Fully behauptet, dass für die Freilassung der Safety and Soundness Act aus 1992 maßgeblich sei. Als Beleg, dass CET1 nicht maßgeblich sei, schreibt Fully in #44975: „Die gesetzlichen Kapitalanforderungen, auf die Du Dich beziehst, stehen nicht in HERA, sondern im Safety And Soundness Act drin. Dort ist auch nicht die Rede von CET1.“ Dazu sage ich: Natürlich kommt CET1 in den Bestimmungen aus 1992 nicht vor, weil CET1 erst 2014 im Zuge von Basel III als Kenngröße eingeführt wurde. Als weiteren „Nachweis“, dass nicht CET1, sondern das „core capital“ für die Freilassung maßgeglich sei, hat Fully in #44909 ergänzt (inkl. Link): https://www.fhfa.gov/supervision/...520(iv)%2520retained%2520earnings „The Safety and Soundness Act defines core capital as the sum of: i) the par or stated value of outstanding common stock; (ii) the par or stated value of outstanding, perpetual, noncumulative preferred stock; (iii) paid-in capital; and (iv) retained earnings.“
Ich empfehle allen hier ausdrücklich, diesen Link anzuklicken, denn das erscheinende FHFA-Dokument ist überschrieben mit: „Historical Enterprise Capital Requirements“, zu Deutsch: Historische Kapitalerfordernisse.
Bereits mit HERA (2008) wurden die historischen Kapitalerfordernisse aus dem Safety and Soundness Act aus 1992 modifiziert und angepasst. Nachdem 2014 Basel III Bestimmungen erlassen wurden...
https://www.consilium.europa.eu/de/policies/basel-iii/
..., wurden die FHFA-Bestimmungen nochmals angepasst und die Kenngröße CET1 eingeführt.
Ein wesentliche Neuerung von Basel III ist, dass Banken ein CET1-Kapitalniveau in Höhe von 4,5% ihrer Bilanzsumme vorhalten müssen. Das ist übrigens auch der Grund, warum Calabria die Kapitalerfordernisse für FnF zunächst mit 4,5% angesetzt hatte. Sie wurden erst später mit der 4. Briefvereinbarung vom Jan. 2021 auf 3% reduziert (unten im Screenshot aus der 4. BV grün unterstreichen). Die 4. Briefvereinbarung wies zudem darauf hin, dass CET1 für Fannie und Freddie die neue maßgebliche Kapitalgröße ist (rot unterstrichen).

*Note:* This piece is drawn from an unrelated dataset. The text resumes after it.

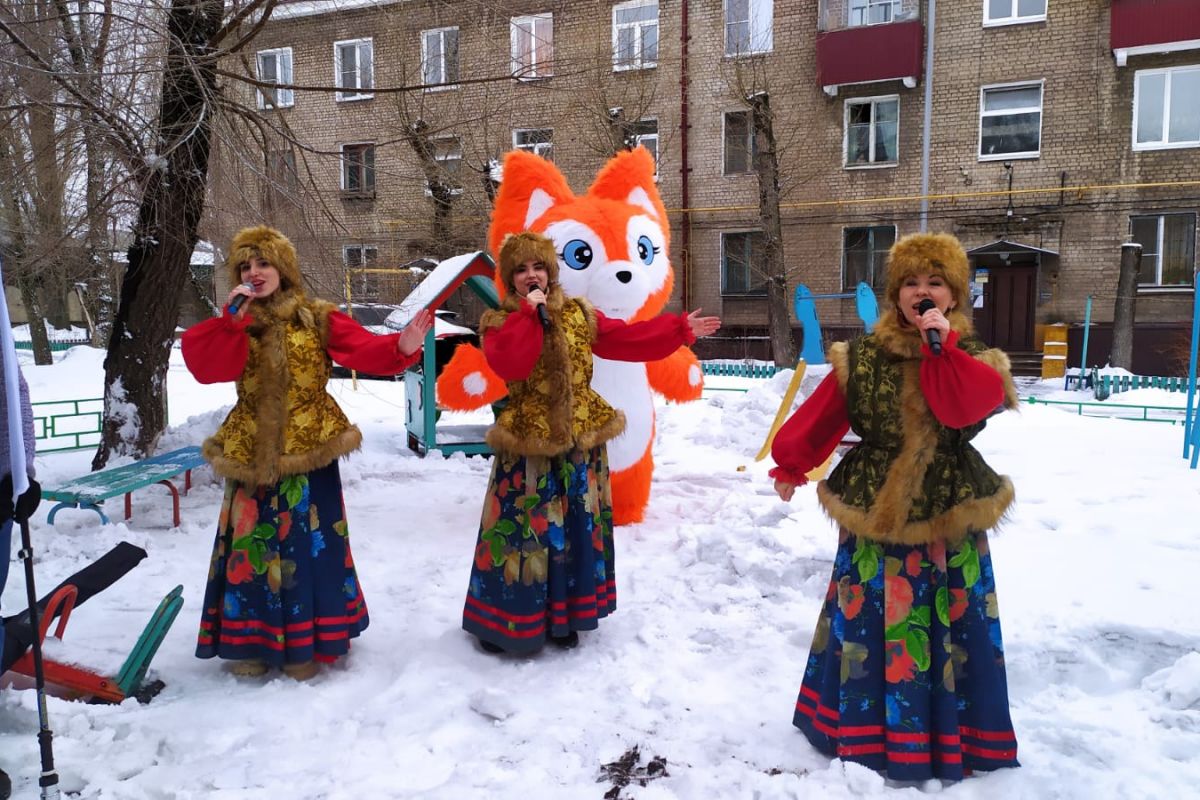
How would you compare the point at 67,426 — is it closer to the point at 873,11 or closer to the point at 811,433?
the point at 811,433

(Zwischenfrage an Fully: Wie konnte Calabria eigentlich die Kapital-Erfordernisse für FnF mit 4,5% festsetzen, wenn deiner Meinung nach immer noch die 2,5%-Regel aus den Safety & Soundness-Act aus 1992 maßgeblich gewesen sein soll?)
Auf Basis von Basel III hat die FHFA die nun aktuell geltenden Bestimmungen erlassen, und das ist der Enterprise Regulatory Capital Framework (ERCF). Dabei werden die einzelnen Kapitalklassen unterschiedlich risikogewichtet. In der Fannie-Kapitalaufstellung aus dem letzten Post kann man z. B. sehen, dass die JPS in der Klasse TIER1 enthalten sind. Grund: TIER1 ist eine „softere“ Klasse als die ultraharte CET1. Dass die JPS in TIER1 stehen, liegt daran, dass ihre Dividende gestrichen werden kann (non-cumulative), so dass die JPS für FnF ein geringeres Bilanzrisiko darstellen als die SPS, bei denen die Dividende nicht streichbar ist („cumulative“). Wie man in der Tabelle (oben) sieht, unterscheiden sich CET1 (-60,404 Mrd.$) und TIER1 (-42,274 Mrd.$) von Fannie exakt um den Wert der Fannie-JPS, die mit 19,13 Mrd.$ in der Bilanz stehen.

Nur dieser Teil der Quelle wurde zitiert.